La tribuna de Viva Sevilla

El Malecón sevillano

La escritora Reyes Aguilar glosa la Velá de Triana.

Arrancan los días señalaítos en Triana y no hay espectáculo más hermoso que asomarse a la margen derecha del río para ver su orilla pespunteada de casetas. El recuerdo de la voz de manantial de una trianera insigne como Lole Montoya nos recuerda que hubo un tiempo en el que se debatía entre Sevilla y Triana sin saber dónde elegir.

Quien escribe reconoce cruzar muy poco de orilla, quizás porque prefiera ver reflejada en el río la calle Betis, sumergida y perfilada como un horizonte multicolor en las aguas de su propio nombre. Me la reservo desde esa acera para detenerme unos instantes y entretenerme viendo la vida pasar mientras recorto el cielo trianero en cualquier momento del año; con nubes, con bruma, con niebla o con sol, aunque sean estos días señalaítos de julio los que ofrezcan su mejor perfil, cuando Triana vuelve a reencontrase con ella misma.

Observe las hojas lloronas del árbol que moja sus ramas en la orilla, testigos del nacimiento del puente que nos mira tras sus enormes ojos de hierro, donde las extranjeras se emparejan con el sol que apenas conocen.
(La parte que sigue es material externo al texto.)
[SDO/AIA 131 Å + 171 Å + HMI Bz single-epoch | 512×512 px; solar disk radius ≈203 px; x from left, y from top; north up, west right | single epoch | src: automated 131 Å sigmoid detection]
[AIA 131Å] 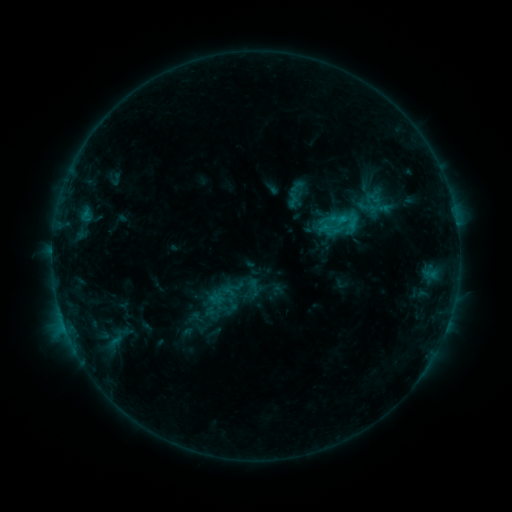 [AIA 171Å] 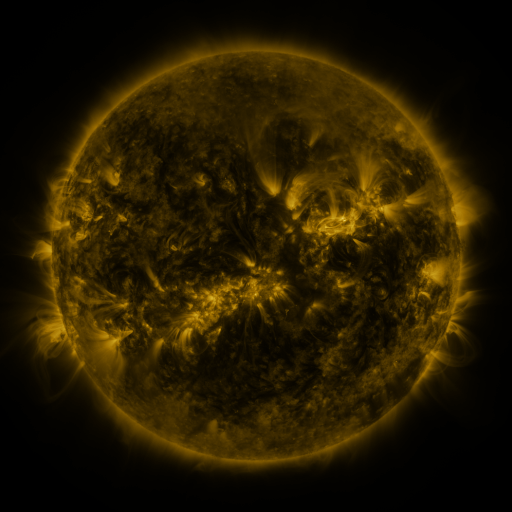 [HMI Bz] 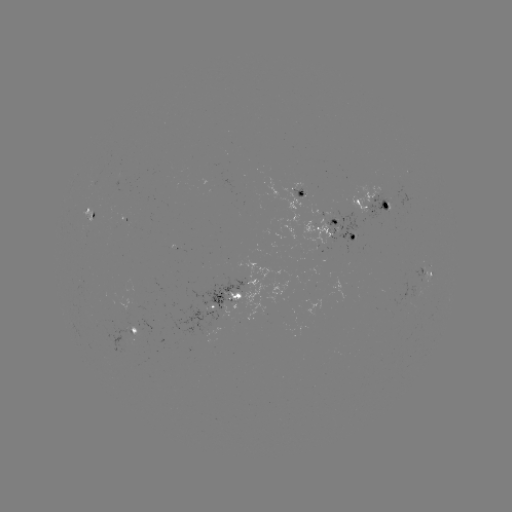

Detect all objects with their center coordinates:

Cuatro puentes, doce arcos, dos orillas para que Triana nos deslumbre descubriéndosenos a los que no la frecuentamos lo que debiéramos, con todo un espectáculo de luz y alegría, con el río y con los barcos, viva Triana y Sevilla.

Triana está de Velá y da gloria verla brillar a lo lejos, bajo la noche, desde los bajos de Marqués de Contadero lejos del flamenco, de las sardinas asadas y las avellanas verdes, sentados sobre el Malecón sevillano como espectadores del mejor sueño de una noche de verano; delante Triana, a la espalda, Sevilla y entre ambas la corriente de los recuerdos que embellecen los sentimientos.

Deténgase y no deje que le pase la vida con prisa, contemple lo bonito que está el puente ni con coches ni con banderitas republicanas, que no gitanas, el mismo puente por donde pasaba la Reina que no llevaba corona ni tampoco peina. Ese puente sobre el Guadalquivir que trae aromas de Bajo de Guía cargados de historia, de ultramar, de puertos de Indias, de mercaderes, de Monipodio, pícaros y doblones de oro.

Asómese a la placentera nocturnidad silente de los solitarios embarcaderos del paseo Virgen de la O, otra perspectiva por donde comparar las dos márgenes de la ciudad, tras acceder por el callejón de la Inquisición que tanto tiempo acompañó a aquella insigne zapatería taberna y viceversa de Severino Bernabéu, aquel zapatero por tradición, bético por afición, bodeguero por devoción, licenciado en Currología y Beticología, que hizo que quien escribe, siendo una niña, se quedase con un recuerdo imborrable y único de esa Triana única, aquella que repartió su esencia por todos los rincones de Sevilla. Párese en su puente al atardecer y mire a la derecha, llene las retinas de atardeceres rojos, de esos a los que no se acostumbran nunca los ojos que diría el cantor, con la baranda, los viandantes, las farolas fernandinas y la siempre polémica Torre Pelli, aquella que se cargó de un plumazo la castiza imagen de una calle Castilla que en nada se parecía a la que fue.

Y es que en la vida, que todo pasa y que todo queda, hay cambios que quedan y no pasan, por mucho que nos obliguen a aprender a acostumbrarnos. Pasa la vida y no has notado que has vivido cuando, pasa la vida, ya lo entendieron a la perfección los Pata Negra, autodidactas de esa Triana flamenca pura, de raza, cuando tensaron las  cuerdas de sus guitarras con aguas del Guadalquivir, entre los eucaliptos de Chapina y los callejones de Triana, plaza la de Doña Elvira y plazuela, la de Santa Ana. Crucemos su puente en estos días señalaítos, detengámonos a ver a Triana sobre su baranda mientras Sevilla enmudece, y dejemos que por la conciencia aflore el pellizco que provoca el soniquete de la banda sonora trianera por excelencia; “Cuando paso por el puente, Triana, contigo vida mía…”.